2. Description of the Background Art
In the area of financial services, there is a common need for authorizing individuals having particular roles in an organization to perform a number of different functions or operations. The process of defining roles includes: (1) representing the hierarchy of an organization, and (2) associating that hierarchy with specific employees and employee types. What is special about financial services is that these roles are not only attached to specific functions (i.e., specific operations, such as being able to initiate a wire transfer or an automated clearing house (ACH) transaction), but also with a function on a particular object, such as being able to perform a wire transaction on a specific account. Also important in the area of financial services is the notion of controlling access to objects regardless of function. Therefore, in addition to a role-based hierarchy for business users and business employees, there is a need for provisioning both functions and objects. Particularly important is the notion of overlaying both of those mechanisms with limit checks.
Limit checks may be explained as follows. Once employees are provisioned for certain functions and objects, a business typically wants employees of a particular position to perform certain operations on behalf of the business. Accordingly, the business at that point will authorize employees of a given position or role to perform the operations, but will also establish limits (i.e., limitations) on performing the operations. Typically, the business will define that an employee of a given position or role is allowed to perform operations up to a particular limit (e.g., a dollar amount). For example, a given user may be authorized to sign checks, but only up to a certain amount (e.g., less than or equal to $1000).
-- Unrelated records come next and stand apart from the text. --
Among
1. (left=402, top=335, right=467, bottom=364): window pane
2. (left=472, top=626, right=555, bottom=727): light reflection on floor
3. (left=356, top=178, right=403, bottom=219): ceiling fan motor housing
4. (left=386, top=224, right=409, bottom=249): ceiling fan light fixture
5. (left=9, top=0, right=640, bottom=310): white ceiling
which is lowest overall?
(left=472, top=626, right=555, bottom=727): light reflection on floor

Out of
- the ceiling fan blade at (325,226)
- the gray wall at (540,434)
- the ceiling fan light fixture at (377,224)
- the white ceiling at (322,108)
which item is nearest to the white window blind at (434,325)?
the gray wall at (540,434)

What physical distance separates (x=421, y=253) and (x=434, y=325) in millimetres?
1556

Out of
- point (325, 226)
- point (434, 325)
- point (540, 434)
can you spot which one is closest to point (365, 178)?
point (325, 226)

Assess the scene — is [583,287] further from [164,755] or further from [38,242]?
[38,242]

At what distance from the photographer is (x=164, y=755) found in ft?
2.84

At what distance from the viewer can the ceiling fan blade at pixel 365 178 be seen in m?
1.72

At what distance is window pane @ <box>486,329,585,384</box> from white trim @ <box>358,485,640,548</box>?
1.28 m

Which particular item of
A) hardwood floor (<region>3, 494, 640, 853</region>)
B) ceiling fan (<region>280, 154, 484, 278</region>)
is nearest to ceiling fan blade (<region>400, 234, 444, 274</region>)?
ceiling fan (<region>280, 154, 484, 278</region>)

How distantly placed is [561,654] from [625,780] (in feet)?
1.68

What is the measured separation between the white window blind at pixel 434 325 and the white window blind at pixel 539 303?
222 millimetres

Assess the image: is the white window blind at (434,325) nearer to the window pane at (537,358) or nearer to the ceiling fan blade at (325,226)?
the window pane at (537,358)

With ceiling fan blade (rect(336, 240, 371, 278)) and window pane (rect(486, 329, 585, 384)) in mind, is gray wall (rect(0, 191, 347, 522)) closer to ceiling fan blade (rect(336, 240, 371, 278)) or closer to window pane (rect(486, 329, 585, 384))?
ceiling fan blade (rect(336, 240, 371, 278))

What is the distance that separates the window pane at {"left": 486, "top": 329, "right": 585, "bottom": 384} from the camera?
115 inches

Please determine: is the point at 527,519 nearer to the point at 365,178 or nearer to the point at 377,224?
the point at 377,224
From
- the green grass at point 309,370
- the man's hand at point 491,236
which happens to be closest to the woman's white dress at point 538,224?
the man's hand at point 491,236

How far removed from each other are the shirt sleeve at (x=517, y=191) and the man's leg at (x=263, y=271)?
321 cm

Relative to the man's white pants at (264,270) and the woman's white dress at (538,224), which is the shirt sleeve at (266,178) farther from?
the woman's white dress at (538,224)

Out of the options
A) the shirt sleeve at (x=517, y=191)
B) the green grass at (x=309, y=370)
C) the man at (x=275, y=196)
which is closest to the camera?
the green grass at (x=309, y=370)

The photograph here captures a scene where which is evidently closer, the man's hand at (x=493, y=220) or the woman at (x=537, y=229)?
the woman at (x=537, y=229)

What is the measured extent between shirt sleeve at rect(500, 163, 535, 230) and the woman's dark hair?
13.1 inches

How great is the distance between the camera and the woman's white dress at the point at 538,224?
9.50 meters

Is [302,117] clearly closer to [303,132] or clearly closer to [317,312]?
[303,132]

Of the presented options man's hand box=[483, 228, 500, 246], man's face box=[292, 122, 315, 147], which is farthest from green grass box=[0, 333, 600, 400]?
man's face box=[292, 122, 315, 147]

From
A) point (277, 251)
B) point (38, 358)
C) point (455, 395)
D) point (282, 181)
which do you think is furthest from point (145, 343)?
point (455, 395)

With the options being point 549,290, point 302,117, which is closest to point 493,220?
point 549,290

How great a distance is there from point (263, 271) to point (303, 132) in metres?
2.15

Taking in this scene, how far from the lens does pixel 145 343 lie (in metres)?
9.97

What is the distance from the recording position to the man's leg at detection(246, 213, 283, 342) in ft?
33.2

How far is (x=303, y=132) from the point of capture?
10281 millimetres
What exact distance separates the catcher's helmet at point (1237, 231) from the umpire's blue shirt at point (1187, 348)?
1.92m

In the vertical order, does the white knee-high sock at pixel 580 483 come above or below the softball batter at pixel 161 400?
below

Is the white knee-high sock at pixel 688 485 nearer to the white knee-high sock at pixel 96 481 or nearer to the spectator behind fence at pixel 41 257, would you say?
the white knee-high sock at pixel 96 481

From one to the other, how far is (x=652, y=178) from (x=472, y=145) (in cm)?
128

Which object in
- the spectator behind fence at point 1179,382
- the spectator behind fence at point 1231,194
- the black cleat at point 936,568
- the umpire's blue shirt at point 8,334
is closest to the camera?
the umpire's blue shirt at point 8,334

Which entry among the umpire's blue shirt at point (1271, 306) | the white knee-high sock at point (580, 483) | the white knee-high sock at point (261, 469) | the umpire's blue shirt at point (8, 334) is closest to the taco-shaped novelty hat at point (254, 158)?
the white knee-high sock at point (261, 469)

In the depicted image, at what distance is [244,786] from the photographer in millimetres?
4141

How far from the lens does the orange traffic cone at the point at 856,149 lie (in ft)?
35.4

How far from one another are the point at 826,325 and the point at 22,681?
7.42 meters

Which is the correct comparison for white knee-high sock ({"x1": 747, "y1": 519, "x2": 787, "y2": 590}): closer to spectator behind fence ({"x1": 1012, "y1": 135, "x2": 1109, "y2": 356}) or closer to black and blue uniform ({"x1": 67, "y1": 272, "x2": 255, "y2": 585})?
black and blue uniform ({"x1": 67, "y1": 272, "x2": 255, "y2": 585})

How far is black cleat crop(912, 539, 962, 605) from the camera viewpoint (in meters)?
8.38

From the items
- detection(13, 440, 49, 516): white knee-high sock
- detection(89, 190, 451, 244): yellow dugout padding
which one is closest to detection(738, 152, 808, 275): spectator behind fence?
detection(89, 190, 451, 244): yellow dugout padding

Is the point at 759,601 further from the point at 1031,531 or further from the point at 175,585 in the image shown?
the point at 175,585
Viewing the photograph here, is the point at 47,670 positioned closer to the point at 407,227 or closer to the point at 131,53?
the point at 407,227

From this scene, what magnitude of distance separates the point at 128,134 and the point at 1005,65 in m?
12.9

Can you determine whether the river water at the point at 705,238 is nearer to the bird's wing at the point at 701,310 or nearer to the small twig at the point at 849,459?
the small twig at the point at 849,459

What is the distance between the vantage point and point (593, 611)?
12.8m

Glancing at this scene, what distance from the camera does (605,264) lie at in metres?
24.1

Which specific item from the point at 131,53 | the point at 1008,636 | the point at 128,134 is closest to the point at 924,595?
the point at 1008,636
The limit checks themselves may be defined as a static per-transaction limit, a cumulative limit over a period of time and/or a combined cumulative per-transaction and per-object limit over a period of time.
Given this backdrop, businesses need to be able to successfully represent and manage a hierarchy to perform functions and to grant permission for functions, as well as object-based permissions thereof, and businesses need to be able to attach limits to these functions and limits to these objects. Additionally, businesses need to be able to specify whether a given limit is a transaction-based limit or an object-related limit. For instance, a business might need to specify: “Employee A is authorized to perform wire transactions up to $1,000.” However, the business might also need the ability to specify that Employee A is authorized to perform wire transactions of up to $1,000 on a certain account. The specification of authority granted to particular employees or groups may grow more complex in order to meet the needs of a business. For example, the business might also need the ability to specify that Employee A is authorized to perform wire transactions on a certain account subject to the following limits: up to $1,000 of wires per day, up to $10,000 of wires per month, and up to $30,000 of wires per quarter. In addition to basic limit checks in the foregoing example, the business may also need to establish cumulative limit tracking for groups of employees, including tracking on a per period basis. Periods are typically daily, weekly, monthly, quarterly, annually, or the like. For example, all members of a given account payable group may only be authorized for a total of up to $10,000 of wires per week.
Today, there are a number of hierarchical role based systems that exist, in the context of database systems and in the context of permission-based systems. None of those available systems, however, have an effective, flexible, highly efficient mechanism to maintain control of hierarchical limit checks for both functions and objects. Therefore, although database and permission-based systems are available to define hierarchical roles, none of them have the ability to flexibly and efficiently implement limit checks.
All told, there are a wide range of financial activities that may be performed through the hierarchy of roles that a business may establish. What is needed is a solution that allows businesses to authorize activities through a hierarchy of roles while also establishing and enforcing limits among multiple dimensions, thereby allowing constraint processing in a manner that achieves the business goals desired. The solution should allow multiple dimensions to be processed in different combinations along the lines of users and their groups, along the lines of hierarchical groups, along the lines of time periods, and along the lines of objects and functions (including monetary limits). The present invention provides a solution for these and other needs.